TORONTO — Hudson’s Bay Co. stock was up 42 per cent Monday after a group of shareholders, including executive chairman Richard Baker, proposed taking the retailer private once it completes the sale of its remaining German holdings for $1.5 billion.
The group, which holds a 57 per cent stake in HBC, is offering $9.45 per share in cash to other investors — the same price paid by one of Baker’s entities to the Ontario Teachers’ Pension Plan in January.
“While we continue to believe in HBC’s long-term potential, it has become clear that the significant challenges, risks and uncertainties facing HBC in the rapidly evolving retail environment are best addressed in a private market setting,” Baker said in a statement.
“Our all-cash proposal would provide HBC’s public shareholders the ability to realize immediate and certain value for their shares at a substantial premium while transferring the risks and uncertainties facing HBC to the continuing shareholders.”

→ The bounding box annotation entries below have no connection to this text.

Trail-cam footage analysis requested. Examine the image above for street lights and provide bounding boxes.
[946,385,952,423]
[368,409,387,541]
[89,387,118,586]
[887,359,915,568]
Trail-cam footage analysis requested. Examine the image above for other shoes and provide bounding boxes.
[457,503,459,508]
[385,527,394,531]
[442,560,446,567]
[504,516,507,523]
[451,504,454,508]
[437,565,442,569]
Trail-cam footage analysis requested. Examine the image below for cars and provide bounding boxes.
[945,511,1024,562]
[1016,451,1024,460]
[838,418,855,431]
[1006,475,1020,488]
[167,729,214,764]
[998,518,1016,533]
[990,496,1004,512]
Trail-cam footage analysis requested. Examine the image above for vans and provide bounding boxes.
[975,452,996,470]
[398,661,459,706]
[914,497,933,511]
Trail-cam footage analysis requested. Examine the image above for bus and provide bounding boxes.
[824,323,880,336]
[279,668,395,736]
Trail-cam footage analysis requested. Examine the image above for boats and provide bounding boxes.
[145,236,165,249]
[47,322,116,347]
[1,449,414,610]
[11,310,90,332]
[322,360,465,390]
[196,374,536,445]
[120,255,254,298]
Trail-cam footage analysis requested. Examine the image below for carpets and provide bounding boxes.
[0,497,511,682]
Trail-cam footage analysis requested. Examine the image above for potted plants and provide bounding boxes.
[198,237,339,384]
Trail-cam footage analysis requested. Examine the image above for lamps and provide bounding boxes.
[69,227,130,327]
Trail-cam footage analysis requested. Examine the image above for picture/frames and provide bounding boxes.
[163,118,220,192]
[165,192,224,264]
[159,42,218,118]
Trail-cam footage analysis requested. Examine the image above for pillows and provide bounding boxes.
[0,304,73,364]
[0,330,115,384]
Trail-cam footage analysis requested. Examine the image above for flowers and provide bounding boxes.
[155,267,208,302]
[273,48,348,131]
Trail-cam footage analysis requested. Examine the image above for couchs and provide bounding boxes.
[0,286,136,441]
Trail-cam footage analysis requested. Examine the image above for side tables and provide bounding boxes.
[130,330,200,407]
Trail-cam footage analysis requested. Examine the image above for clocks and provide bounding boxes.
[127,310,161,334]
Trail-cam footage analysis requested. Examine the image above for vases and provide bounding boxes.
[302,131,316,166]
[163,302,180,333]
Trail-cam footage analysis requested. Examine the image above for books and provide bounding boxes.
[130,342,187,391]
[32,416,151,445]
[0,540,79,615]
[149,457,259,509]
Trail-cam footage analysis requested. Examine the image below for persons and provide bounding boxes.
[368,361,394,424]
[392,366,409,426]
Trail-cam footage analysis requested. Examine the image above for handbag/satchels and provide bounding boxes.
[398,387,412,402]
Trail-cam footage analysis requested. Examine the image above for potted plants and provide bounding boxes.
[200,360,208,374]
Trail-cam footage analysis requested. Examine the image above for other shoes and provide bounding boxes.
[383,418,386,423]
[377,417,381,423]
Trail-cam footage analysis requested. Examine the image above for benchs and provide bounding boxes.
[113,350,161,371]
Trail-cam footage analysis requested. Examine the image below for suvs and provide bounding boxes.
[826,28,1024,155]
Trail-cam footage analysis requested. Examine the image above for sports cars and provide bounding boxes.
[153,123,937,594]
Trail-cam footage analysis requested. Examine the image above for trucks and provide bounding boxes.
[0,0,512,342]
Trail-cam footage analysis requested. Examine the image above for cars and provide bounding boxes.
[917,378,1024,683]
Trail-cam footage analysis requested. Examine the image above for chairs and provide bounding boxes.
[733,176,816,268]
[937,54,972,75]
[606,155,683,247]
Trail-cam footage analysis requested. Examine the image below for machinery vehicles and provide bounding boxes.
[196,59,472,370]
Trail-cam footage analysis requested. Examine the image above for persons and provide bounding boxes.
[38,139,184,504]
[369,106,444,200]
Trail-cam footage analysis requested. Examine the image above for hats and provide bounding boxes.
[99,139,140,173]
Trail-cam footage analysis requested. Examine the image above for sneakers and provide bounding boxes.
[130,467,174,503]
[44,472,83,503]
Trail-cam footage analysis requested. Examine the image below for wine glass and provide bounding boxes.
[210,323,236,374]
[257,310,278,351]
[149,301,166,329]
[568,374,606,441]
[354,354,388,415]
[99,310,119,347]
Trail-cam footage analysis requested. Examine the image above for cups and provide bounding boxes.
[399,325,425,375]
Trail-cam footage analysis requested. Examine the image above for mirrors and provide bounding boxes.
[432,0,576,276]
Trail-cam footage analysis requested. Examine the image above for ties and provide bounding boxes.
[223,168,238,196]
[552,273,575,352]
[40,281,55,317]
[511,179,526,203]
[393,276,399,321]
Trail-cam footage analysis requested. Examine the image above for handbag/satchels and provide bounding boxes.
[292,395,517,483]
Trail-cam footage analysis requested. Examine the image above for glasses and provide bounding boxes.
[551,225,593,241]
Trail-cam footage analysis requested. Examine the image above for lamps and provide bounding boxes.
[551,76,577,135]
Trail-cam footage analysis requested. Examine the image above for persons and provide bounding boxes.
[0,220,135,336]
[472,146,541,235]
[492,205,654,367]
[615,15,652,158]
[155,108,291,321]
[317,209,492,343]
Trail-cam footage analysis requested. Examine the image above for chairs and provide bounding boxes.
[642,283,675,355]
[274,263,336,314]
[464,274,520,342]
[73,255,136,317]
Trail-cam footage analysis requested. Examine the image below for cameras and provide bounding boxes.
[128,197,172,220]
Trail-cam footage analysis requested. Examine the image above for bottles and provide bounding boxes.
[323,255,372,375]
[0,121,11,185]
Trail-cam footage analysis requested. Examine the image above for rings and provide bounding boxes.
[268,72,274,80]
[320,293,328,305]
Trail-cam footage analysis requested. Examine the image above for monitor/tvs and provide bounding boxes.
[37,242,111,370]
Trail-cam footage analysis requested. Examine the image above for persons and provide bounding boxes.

HBC shares, which ended last week at a record-low close of $6.37, have been falling in recent years as the company has struggled to keep up with a changing retail environment.
The shares traded for $9.20 by late-morning Monday, after hitting a 2019 intraday high of $9.40 earlier in the day.
The deal is conditional on HBC selling its remaining stake in a German real estate joint venture and divesting its related German retail joint venture, for $1.5 billion under a deal with joint venture partner SIGNA, also announced Monday.
A person familiar with the proposal said on background that the transactions will probably close this fall after going through various approvals.
HBC said it has formed a special committee of independent directors to review the proposal and provide a recommendation to other shareholders.
The committee will be chaired by David Leith, a former head of investment, corporate and merchant banking at CIBC World Markets and a member of HBC’s board of directors since November 2012.
HBC added that the continuing shareholders involved in the offer have advised the company that they are not interested in an alternative transaction.
The deal is subject to customary closing conditions, including approval by the shareholders and a “majority of the minority” of shareholders.
In addition to Baker, the shareholder group includes Rhone Capital LLC, WeWork Property Advisors, Hanover Investments (Luxembourg) SA and Abrams Capital Management LP.